_Document text:_
---+---

Finally, it addressed the issue of whether the trial court erred in dismissing Williams’s claim for injunctive relief. Specifically, Williams had sought an injunction “ordering UGA and the Board of Regents to implement sexual harassment policies providing for:
(1) notice to students, parents of elementary and secondary students, and employees of the procedure, including where the complaints may be filed; (2) application of the procedure to complaints alleging harassment carried out by employees, other students, or third parties; (3) adequate, reliable, and impartial investigation of complaints, including the opportunity to present witnesses and other evidence; (4) designated and reasonably prompt timeframes for the major stages of the complaint process; (5) notice to the parties of the outcome of the complaint; and (6) an assurance that the school will take steps to prevent recurrence of any harassment and to correct its discriminatory effects on the complainant and others, if appropriate – – as required by and in accordance with 62 Fed. Reg. 12044.”

---+---

_Information shown:_

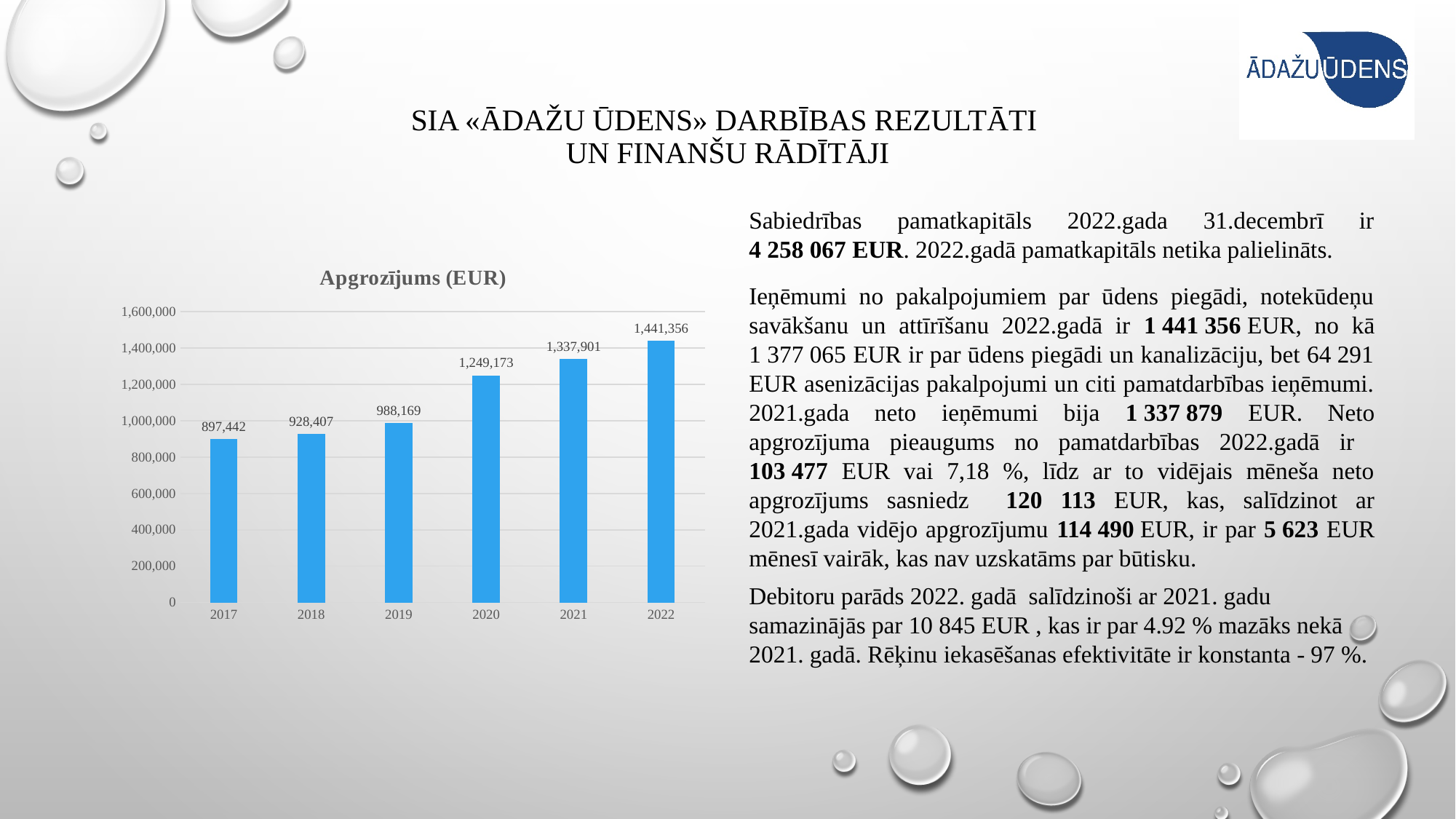
What kind of chart is the Apgrozījums (EUR) chart? bar chart Do the values in the Apgrozījums (EUR) chart rise or fall from 2017 to 2022? rise Is the value for 2019 in the Apgrozījums (EUR) chart greater or less than 1,000,000? less Which year has the highest value in the Apgrozījums (EUR) chart? 2022 What is the value for 2020 in the Apgrozījums (EUR) chart? 1,249,173 Which year has the lowest value in the Apgrozījums (EUR) chart? 2017 What is the difference between the 2018 and 2017 values in the Apgrozījums (EUR) chart? 30,965 What is the value for 2017 in the Apgrozījums (EUR) chart? 897,442 Which is larger in the Apgrozījums (EUR) chart, the value for 2019 or the value for 2020? 2020 What is the difference between the 2022 and 2021 values in the Apgrozījums (EUR) chart? 103,455 How many years are shown in the Apgrozījums (EUR) chart? 6 What is the value for 2022 in the Apgrozījums (EUR) chart? 1,441,356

---+---

_Problem:_
Reproduce the injunction passage in full, word for word. Work from the injunction passage alone.

_Answer section:_
Finally, it addressed the issue of whether the trial court erred in dismissing Williams’s claim for injunctive relief. Specifically, Williams had sought an injunction “ordering UGA and the Board of Regents to implement sexual harassment policies providing for:
(1) notice to students, parents of elementary and secondary students, and employees of the procedure, including where the complaints may be filed; (2) application of the procedure to complaints alleging harassment carried out by employees, other students, or third parties; (3) adequate, reliable, and impartial investigation of complaints, including the opportunity to present witnesses and other evidence; (4) designated and reasonably prompt timeframes for the major stages of the complaint process; (5) notice to the parties of the outcome of the complaint; and (6) an assurance that the school will take steps to prevent recurrence of any harassment and to correct its discriminatory effects on the complainant and others, if appropriate – – as required by and in accordance with 62 Fed. Reg. 12044.”